SOURCE DOCUMENT:
In the land of bugs or why you shouldn’t blame yourself for missing a bug

2 months that I’m a software tester. I have learned a lot, but there is a lot of other things to be learned. 

In the previous post I was talking about the relationship between developers and testers. Now, I think it’s time to talk about problems with other testers, and, inner hurricanes of emotions. 

You won’t catch all bugs. It may sound sad, it may break your perfectionist’s heart, and, on some level, you realize that you will never be perfect at your job… However, this is the beauty of being a tester – there is no comfort zone. The learning is constant and sometimes it does hurt. Sometimes you do shout on yourself and regret not checking something. 

There are pluses and minuses of working in a team of testers with testing cycles. I must admit that some testers make me bitter by skipping quite important bugs. They just seem to ‘float on the surface’ of the test plan and don’t put too much of attention in actually finding bugs. But… it’s good to work in a team and get the same thing tested by several people. This prevents possible major bugs of being unnoticed.

TASK TO COMPLETE:
Continue the blog post about missing bugs as a new software tester, picking up after its final sentence.

SOURCE DATA:
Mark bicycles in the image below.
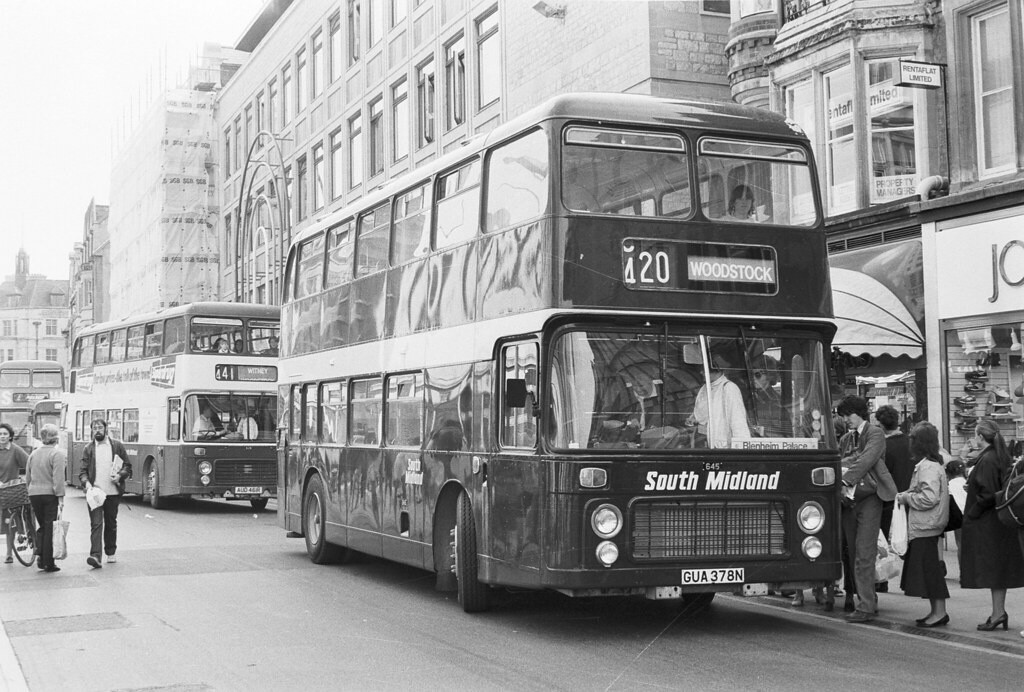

FINAL ANSWER:
It breaks my heart when the test plan I did before and all its bugs got fixed, fails for some other tester. I feel like I did not notice something, or, did not put too much of importance to something. However, there are a few main things to remember why you shouldn’t be angry on yourself for letting the bug pass unnoticed:

New builds may cause trouble.
You shouldn’t blame yourself for not finding something that was not even alive in a previous build. Things happen, and, sometimes, by trying to fix something – we ruin something else. 

Importance of the bug is subjective. 
Of course, you should write down everything. However, at times the bug seems so tiny, that you consider it as a feature. You simply take it that it works this way. For example, you may think that in that application hyperlink does not get created automatically. Then after a while someone else tests the same thing and files the bug about it. It gets fixed. The feeling is not too good as you were aware of it, but thought that it’s not important (as there was an obvious workaround and manual creation).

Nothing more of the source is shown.